Determine HDFS datastore specifications - connect_cdc_sqdata - Latest

Connect CDC (SQData) HDFS Quickstart

Product type
Software
Portfolio
Integrate
Product family
Connect
Product
Connect > Connect CDC (SQData)
Version
Latest
Language
English
Product name
Connect CDC (SQData)
Title
Connect CDC (SQData) HDFS Quickstart
Copyright
2024
First publish date
2000
Last updated
2024-11-25
Published on
2024-11-25T15:07:58.704694

The Hadoop HDFS target may be located on the same or different system running the SQData Apply Engine. The HDFS Target Datatastore is identified by the "url" consisting of the host address and port number where Hadoop is running, along with the fully qualified HDFS file name.

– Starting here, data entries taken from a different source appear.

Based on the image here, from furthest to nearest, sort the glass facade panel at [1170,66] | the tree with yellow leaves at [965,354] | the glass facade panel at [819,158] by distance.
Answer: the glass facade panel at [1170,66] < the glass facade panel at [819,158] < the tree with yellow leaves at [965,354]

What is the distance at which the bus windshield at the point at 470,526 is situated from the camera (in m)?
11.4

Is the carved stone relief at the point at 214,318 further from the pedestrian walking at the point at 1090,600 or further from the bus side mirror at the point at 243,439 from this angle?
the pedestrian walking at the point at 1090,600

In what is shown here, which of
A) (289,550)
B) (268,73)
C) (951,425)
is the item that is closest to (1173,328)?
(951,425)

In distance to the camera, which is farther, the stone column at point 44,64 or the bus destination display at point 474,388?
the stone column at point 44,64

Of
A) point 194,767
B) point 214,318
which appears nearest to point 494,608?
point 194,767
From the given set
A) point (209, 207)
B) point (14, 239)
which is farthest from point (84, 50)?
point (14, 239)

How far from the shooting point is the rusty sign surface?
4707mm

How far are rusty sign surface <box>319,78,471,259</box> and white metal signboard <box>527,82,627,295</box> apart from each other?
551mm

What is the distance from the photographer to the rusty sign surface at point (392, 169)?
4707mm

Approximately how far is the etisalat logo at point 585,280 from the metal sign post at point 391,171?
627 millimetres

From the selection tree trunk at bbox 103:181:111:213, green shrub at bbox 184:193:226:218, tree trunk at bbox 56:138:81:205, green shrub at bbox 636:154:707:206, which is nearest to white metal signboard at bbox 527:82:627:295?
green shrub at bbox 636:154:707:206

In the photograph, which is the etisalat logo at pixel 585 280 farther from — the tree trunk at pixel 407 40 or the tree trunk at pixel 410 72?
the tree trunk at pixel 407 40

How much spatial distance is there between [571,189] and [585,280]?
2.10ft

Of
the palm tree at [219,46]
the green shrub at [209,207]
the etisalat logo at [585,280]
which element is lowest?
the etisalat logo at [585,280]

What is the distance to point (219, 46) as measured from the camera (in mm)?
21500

Hadoop HDFS also supports file rotation so that analytics can be performed against a set of HDFS files that are known to be static vs files that are continually being updated via replication. This option to rotate the active target file into multiple instances can be based on either time interval, file size or number of records.

Syntax
DATASTORE hdfs://[<hostname>[:<port_number>]] / <hdfs_file_name>
 OF JSON | AVRO
 AS <alias_name>
 DESCRIBED BY GROUP <group_name>
 STAGING SIZE <n>G
 STAGING DELAY <mmm>
Keyword and Parameter Descriptions
Keyword Descriptions
<host_name> | localhost Name of system running Hadoop HDFS. When Hadoop is running on the same machine as the SQData apply engine, the host address can be specified as localhost.
<tport> TCP/IP Port of the Target Hadoop HDFS.
<hdfs_file_name> The HDFS file name. SQData supports the dynamic specification of the file name using a wildcard. This is particularly useful when using long file names. If the hdfs_file_name contains an "*", then the url is dynamic and the "*" will be replaced with the alias name of the target DESCRIPTION. The "*" may be optionally preceded and followed by a string of characters to complete the full file name.
OF JSON | AVRO Kafka "Topics" formatted as either JSON or AVRO
DESCRIBED BY GROUP <group_name> DESCRIPTION Group
STAGING SIZE <n>G and/or STAGING DELAY <mmm>

HDFS file rotation can be specified to occur once the file as reached a specific size or after a specific number of minutes have elapsed. To specify rotation after 4 Gigabytes have been written, you would specify STAGING SIZE 4G. To specify rotation every hour (60 minutes), you would specify STAGING DELAY 60. The default, if no STAGING keyword is specified, is one target file with continuous updates. If you specify STAGING, it is recommended that you use both STAGING SIZE and STAGING DELAY in your target datastore definition.

Example 1

Hadoop is running on the same machine as the SQData apply engine and is listening on port 9000. Only one HDFS file is being created, employee.dat. This setup is common in development / test environments,
DATASTORE hdfs://localhost:9000/employee.dat
 OF JSON
 AS TARGET
 DESCRIBED BY GROUP SOURCE
;

Example 2

Hadoop is running on hdfs.Host1, a different server than the SQData apply engine, and is listening on port 9001. Several different Source CDC records are being processed and the HDFS file name is dynamically generated. The output data is to be written in JSON format. In this example STAGING SIZE is specified with a rotation of 4 Gigabytes of data max per file instance or a delay of two hours (120 minutes) max.
DATASTORE hdfs://Host1:9001/*.dat
 OF JSON
 AS TARGET
 DESCRIBED BY GROUP SOURCE
 STAGING SIZE 4G
 STAGING DELAY 120
;
Note: When SQData applies updates to HDFS target file(s), a time stamp is appended to the file name, before the file extension if one exists, indicating the time when the file was created. For example, a file name of employee.dat will be show up as employee.2017-05-27-13.18.41.dat.